Ich habe heute das Glück, regelmäßig mit Schülerinnen und Schülern im Rahmen von Schreibwerkstätten arbeiten zu können, wo es letztendlich stets darum geht, ein Plädoyer für Fantasie, Kreativität und Imagination vorzutragen. Wenn ich im Anschluss sehe, mit welcher Lust und Freude sich Schülerinnen und Schüler an eigene Texte setzen, vorgegebene Aufgaben lösen und man schlussendlich in einen Dialog tritt, dann weiß ich, es war alle Mühe wert. Sprache ist etwas Identitätsstiftendes, sie ist etwas zutiefst Kreatives, man kann sie für sich adaptieren, bearbeiten, formen und nicht zuletzt neu schöpfen. Auch deshalb erläutere ich den Teilnehmern meiner Workshops immer wieder diverse Grundzüge der dichterischen Auseinandersetzung mit Sprache; Wortherkunft und Wortneuschöpfung, Metaphern und Intonation sind dabei unerlässlich.
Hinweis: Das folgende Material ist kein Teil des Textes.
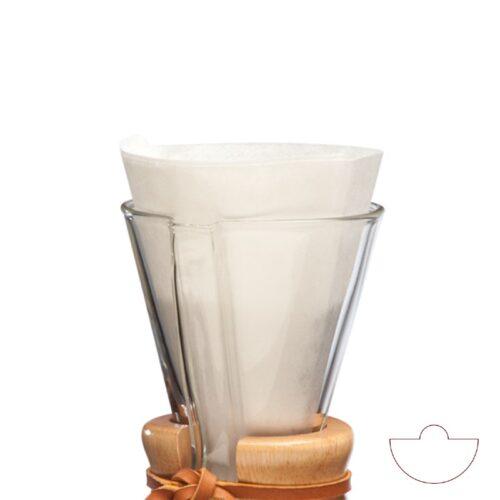 Chemex Kaffefiltre FP 2-3 Kopper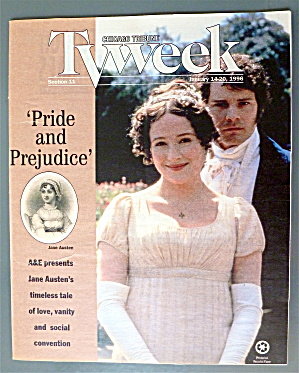 Tv Week January 14-20, 1996 Jane Austen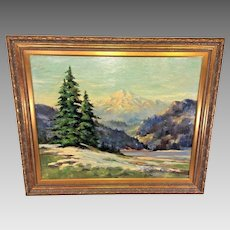 Antique Pierre Millet Oil Painting Landscape with Lake an Mountain in Background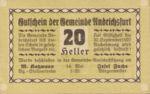 Austria, 20 Heller, FS 41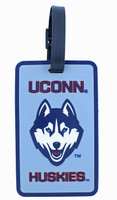 University of Connecticut Uconn Bag / Luggage Tag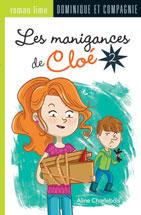 Les manigances de Cloé tome 2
Am Gymnasium in Plochingen erzählte ich den Schülerinnen und Schülern damals eine Geschichte, wie das Wort »Schmetterling« im Deutschen entstanden ist – und dass es eng mit dem englischen Ausdruck »butterfly« verwandt ist. Ich hätte nicht zu träumen gewagt, dass daraus viel später ein neues Schreibprojekt erwächst, das die Schülerinnen und Schüler selbständig mit ihrem Lehrer Alexander Reck in Angriff nehmen. Ich denke, letztendlich gibt es für einen Schriftsteller keine schönere Wendung und ich hoffe natürlich sehr, dass diejenigen Schülerinnen und Schüler, die nunmehr »Schmetterlingsgeschichten« verfasst und interpretiert haben, auch darüber hinaus weiter schreiben werden. Denn: Möge das Schreiben und die Auseinandersetzung mit Sprache zu einer Selbstverständlichkeit in ihrem Leben werden; und wer weiß, vielleicht lese ich irgendwann einen ganzen Roman, der einst in einem Workshop in Plochingen seinen Anfang nahm.
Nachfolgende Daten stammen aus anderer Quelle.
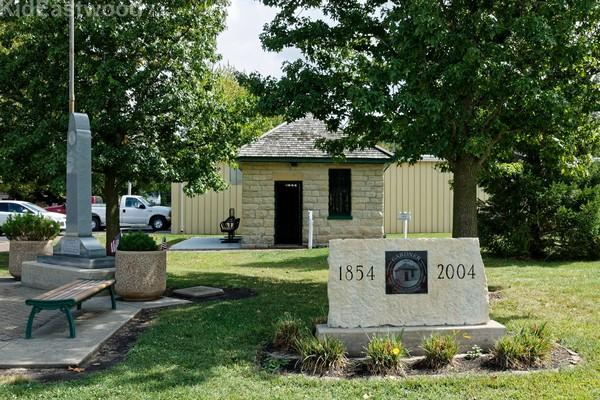 Two Cell Jail, Gardner Route 66 Illinois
Ich glaube nämlich zutiefst daran, dass sich ein jeder von uns auf eine Reise begeben muss, um später anderen davon zu erzählen; nicht ausschließlich darüber, was man gesehen und gespürt, vielmehr auch davon, wie es einen verändert und transformiert hat. Jedes Mal, wenn man ein Buch zur Hand nimmt, begibt man sich schließlich auch auf eine Reise, denn das Unterwegssein ist eben nicht nur physischer Natur. Und ganz egal wie banal und abgehalftert es auch klingen mag: Das Leben ist eine Reise, der Weg ist das Ziel, und die Fantasie ist wichtiger als jedes Wissen …
Michael Stavarič
ASMARA HAHN
Zitronenfalter
11.10.2000
Die laue Herbstluft spielt mit meinem schmutzigen Haar und tollt ausgelassen um mich herum. Ich nehme sie nicht wahr. Die Leere in mir lässt es nicht zu, schottet mich von allem ab. Die tiefstehende Sonne blendet mich, als ich den Kopf hebe. Ich widerstehe dem Drang zu blinzeln und löse mich in dem warmen Licht auf.
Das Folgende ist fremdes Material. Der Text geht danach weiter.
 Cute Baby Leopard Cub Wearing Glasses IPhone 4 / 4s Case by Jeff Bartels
Ein einzelner Zitronenfalter fliegt durch den roten Schein. Bei seinem Anblick bohrt sich ein langer Dolch in mein Herz und dreht sich einmal gewaltsam um sich selbst, zerfetzt mich. Ein gequälter Schrei verlässt meinen Mund. Ich lasse mich auf den Rücken fallen, lasse mich von dem hohen Gras verschlingen und kauere mich schluchzend zusammen. Über mir fängt eine Amsel den Zitronenfalter.